Anche loro, sin da piccoli, hanno vissuto in abbondanza. Non conoscevano limiti. Se desideravano qualcosa, la ottenevano. Vacanze al mare? Concesse. L’ultimo modello di telefono? Regalato. Quando sono diventati adulti, il padre ha comprato loro un appartamento ciascuno e ha organizzato matrimoni da sogno. Tutto era dato, mai guadagnato.
Ma quell’educazione, col tempo, si è rivelata un boomerang.
Almeno al padre portavano rispetto. Con me, invece, erano esigenti e sprezzanti. Non contribuivano in nulla alla casa, ma pretendevano che cucinassi, lavassi, riordinassi… come se fossi la loro domestica, non la madre.
Poi, all’improvviso, Mykhailo è morto. E in un attimo, i nostri figli si sono trasformati. Non ho fatto in tempo a piangerlo che già discutevano su come dividersi i suoi beni. La casa dove vivevamo è stata la prima a sparire: l’hanno venduta senza esitazione.
— A cosa ti serve una casa così grande? Non è merito tuo, ma di papà! — mi hanno detto, quasi accusandomi di aver vissuto a scrocco.
Con quei soldi si sono comprati delle auto. Io sono finita per strada. Una cara amica mi ha offerto un letto e un consiglio: partire. E così ho fatto.
Sono tre anni che vivo in Italia. Assisto un’anziana signora e curo la sua casa. È un lavoro onesto e dignitoso. Ogni centesimo che guadagno lo metto da parte per il mio futuro, per avere almeno una piccola sicurezza.
Qui ho trovato una nuova famiglia: donne ucraine, forti, generose, molte provenienti dalla mia stessa regione. Eppure, non sono più tornata a casa.

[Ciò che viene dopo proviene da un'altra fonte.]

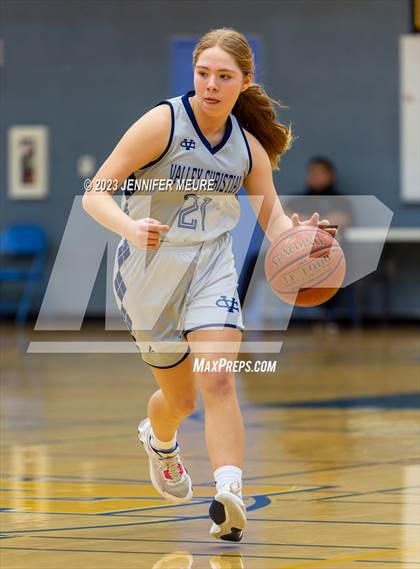 Thumbnail 1 in American vs. Valley Christian photogallery.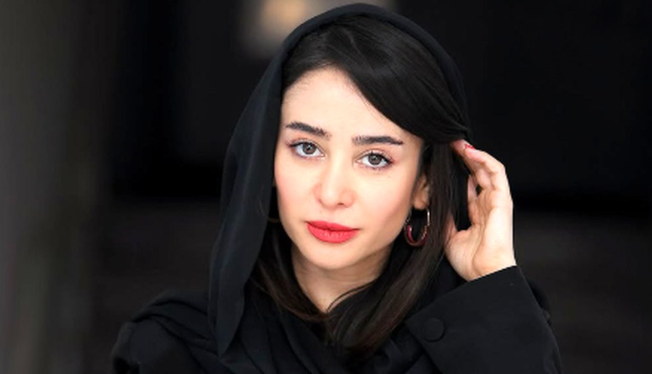 چهره ها/ الناز حبیبی با یک تیپ پاییزی جلب‌توجه کرد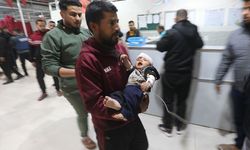 İsrail'in Gazze'de yerinden edilenlerin çadırlarını hedef aldığı saldırıda 3 Filistinli öldü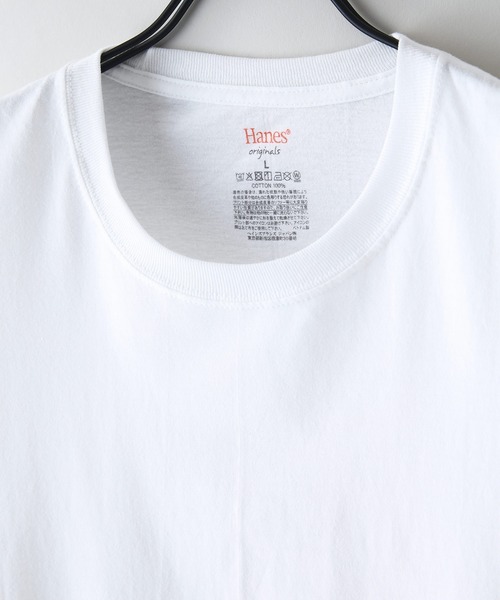 HANES(ヘインズ)の「【HANES/ヘインズ】【両脇に接ぎ目がない丸胴仕様】クルーネックTシャツ 2枚セット タグレス仕様 ワンポイントロゴ まとめ買い ユニセックス(Tシャツ/カットソー・メンズ・ホワイト/ブラック・MEDIUM/LARGE/X-LARGE)」の6枚目の写真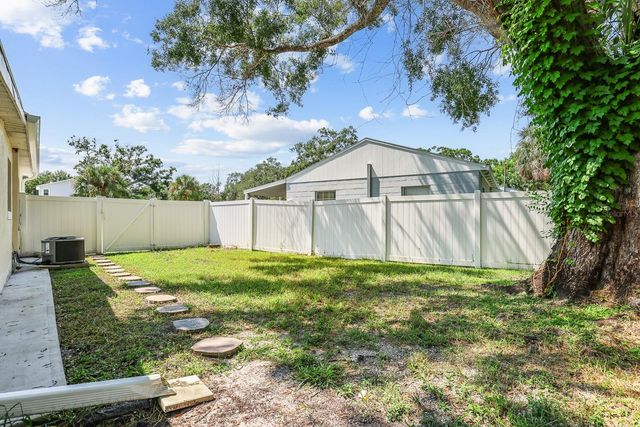 4006 S SHAMROCK ROAD, Tampa, FL 33611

Non ne sento il bisogno. Non c’è più nulla lì per me. Nemmeno a Natale.
Qualche giorno fa, mio figlio mi ha chiamata dopo tanto tempo. La sua attività è fallita, è pieno di debiti. E ha pensato bene che toccasse a me rimediare.

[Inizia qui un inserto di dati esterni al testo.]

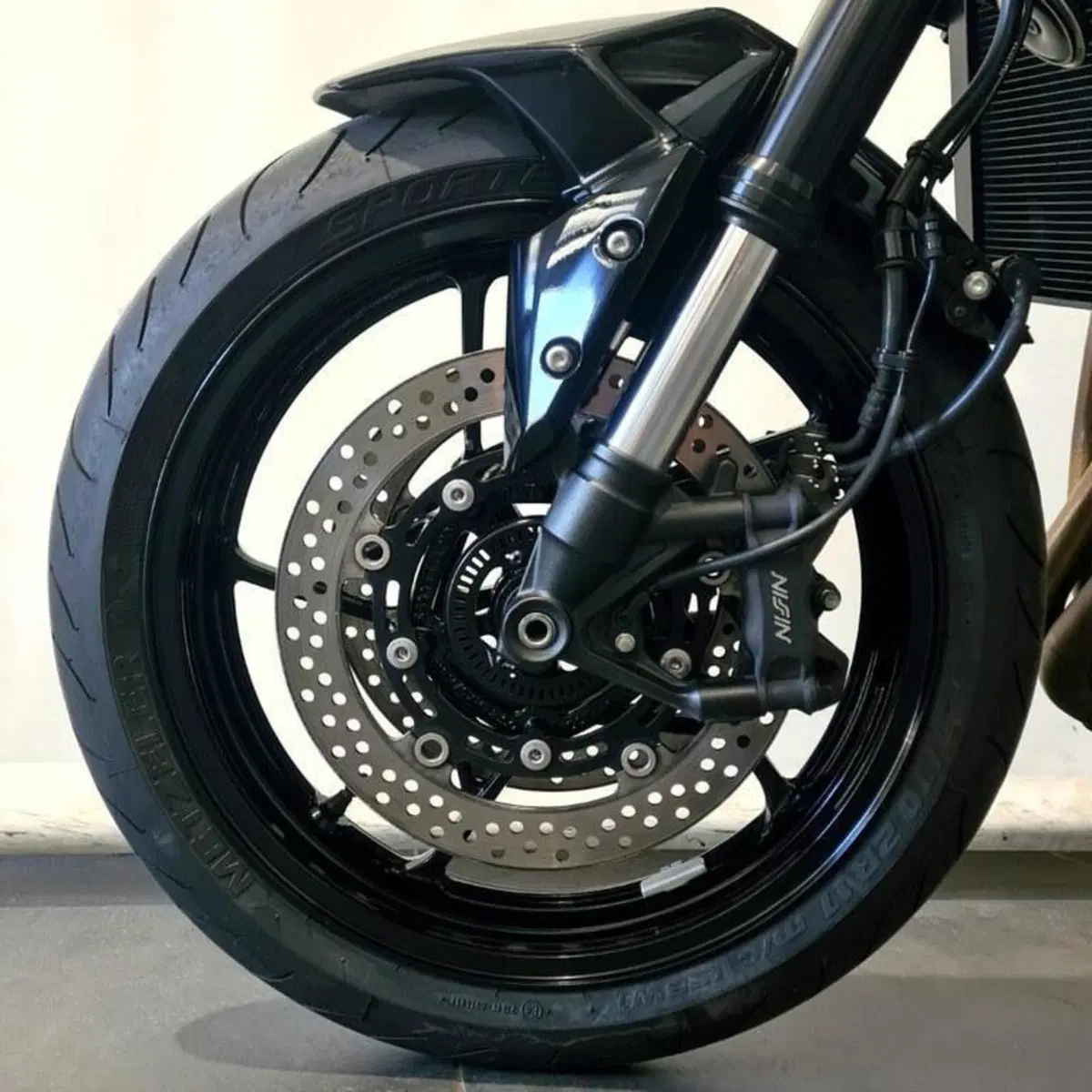 Kawasaki Z 900 (2025 - 26) (7)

— Papà ci ha sempre aiutati. Tu, mai. Almeno ora potresti fare la tua parte! — mi ha urlato al telefono.
Gli ho risposto con calma, ma con fermezza:
— Non ho alcun debito con voi. Sono i figli che dovrebbero preoccuparsi dei genitori anziani. Ma se voi pensate solo a voi stessi, allora anch’io penserò a me.
Da allora, silenzio totale.
Fa male. Perché una madre non smette mai di amare, anche quando viene tradita. Ma ho imparato che l’amore non basta. Ora penso a me, al mio domani. Perché so che da loro non arriverà nulla.
Mi chiedo spesso: ho fatto bene? O sono diventata egoista anche io?